Caso neozelandés. En 1984, Nueva Zelanda enfrentó una economía al borde del colapso: inflación galopante, deuda pública descontrolada y un Estado ineficiente. La respuesta no fue una demolición caótica del Estado, sino un rediseño inteligente, donde el gobierno reorganizó las empresas públicas, profesionalizó la gestión y recortó el déficit evitando fracturas sociales.

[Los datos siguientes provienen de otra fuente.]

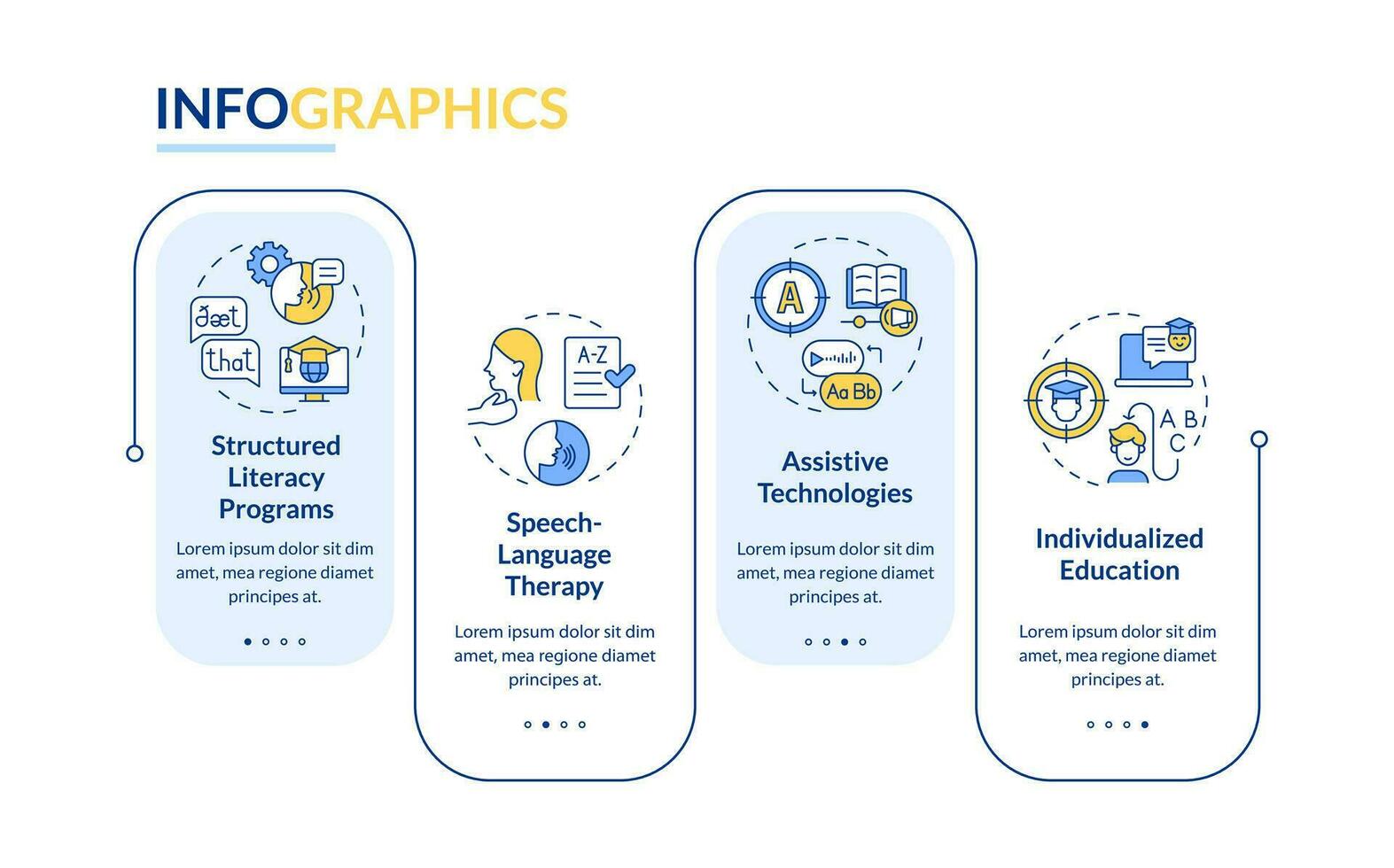 INFOGRAPHICS

ðæt

that

Structured Literacy Programs

Lorem ipsum dolor sit dim amet, mea regione diamet principes at.

A-Z

Speech-Language Therapy

Lorem ipsum dolor sit dim amet, mea regione diamet principes at.

A

Aa Bb

Assistive Technologies

Lorem ipsum dolor sit dim amet, mea regione diamet principes at.

A B C

Individualized Education

Lorem ipsum dolor sit dim amet, mea regione diamet principes at.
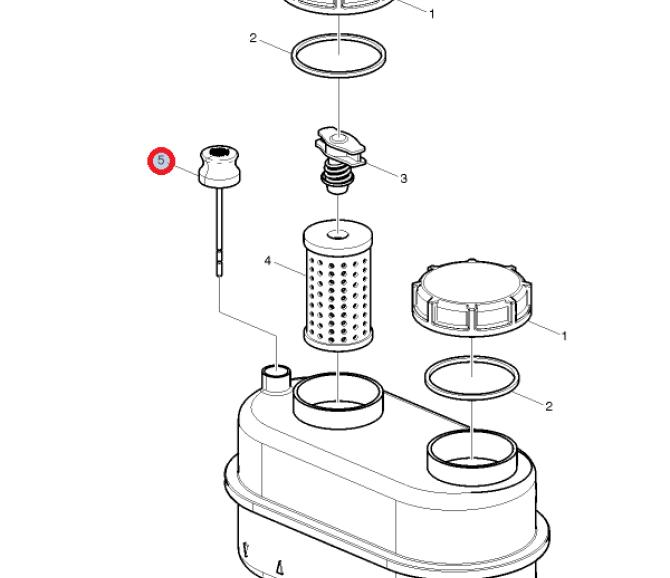 1
2
5
3
4
1
2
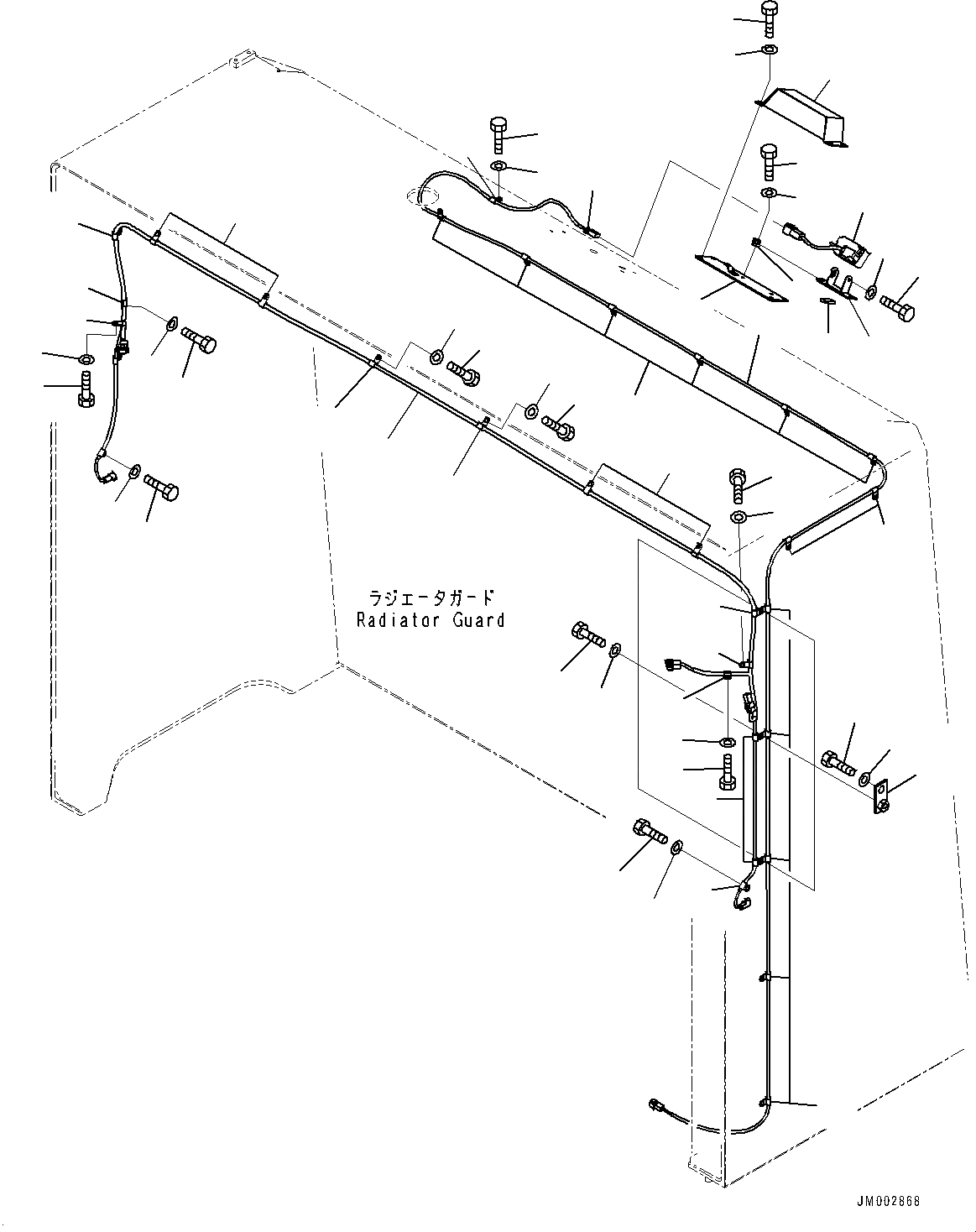 ラジエータガード
Radiator Guard

JM002868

Tres leyes fundamentales marcaron ese proceso. La State-Owned Enterprises Act (1986) transformó las empresas estatales en firmas comerciales sujetas a reglas de mercado con directorios responsables ante el gobierno. La State Sector Act (1988) modernizó la gestión pública, introduciendo directores ejecutivos con contratos basados en resultados (posibilitando desestacionalizar su función de los ciclos electorales) y les otorgó mayor autonomía para administrar recursos y personal. Finalmente, la Public Finance Act (1989), a diferencia de ley de responsabilidad fiscal de Uruguay que ha sido consistentemente perforada desde su creación, impuso una disciplina fiscal rigurosa, obligando a los ministerios a operar con criterios contables empresariales, auditorías independientes y metas a largo plazo. Lejos de desmantelar el Estado, estas reformas lo hicieron más eficaz y transparente.
Mientras que la reforma neozelandesa, bien concebida, incorporó cargos basados en resultados, aquí el Mides redujo a 6 las horas de trabajo sin contrapartida por desempeño ni reducción de salario, justo antes de la entrada del invierno. Para colmo, ese mismo ministerio se vio inmediatamente desbordado, reconociendo falta de personal. En el acto tres de este chiste de mal gusto, se registró una ola de muertes por frío sin precedentes ni consecuencias políticas.
El verdadero liberalismo no es anti-Estado, sino que rechaza un Estado disfuncional, sobredimensionado y capturado por intereses corporativos, ya sean sindicales o empresariales. Es un proyecto que reconoce los límites del intervencionismo, pero también los del mercado no regulado. No es “pro-negocios”, lo cual suele confundirse en este país con un capitalismo prebendario que promueve “vacas atadas”, sino que defiende en forma irrestricta la “libre empresa” y la competencia.
El planeta entero se encuentra observando este cambio de rumbo ideológico tan contrastante que atraviesa Argentina, y Uruguay tiene el privilegio de ver este experimento en primera fila. Más allá de la mediática motosierra, el valor subyacente está en el meticuloso trabajo técnico con bisturí que la precedió, donde años de análisis normativo liderado por Federico Sturzenegger y su equipo, supieron mapear cada traba, cada distorsión y cada exceso que impedía el desarrollo económico, logrando un adelgazamiento regulatorio sin precedentes.
Aquí mientras el Ceres pone en agenda este tema tímidamente con un buzón de quejas, el gobierno confunde gobernar con administrar y a imagen y semejanza de una campaña electoral apática y carente de ideas, se hace gala de la voluntad continuista y poco refundacional que contrasta con las reformas que realmente necesita el país.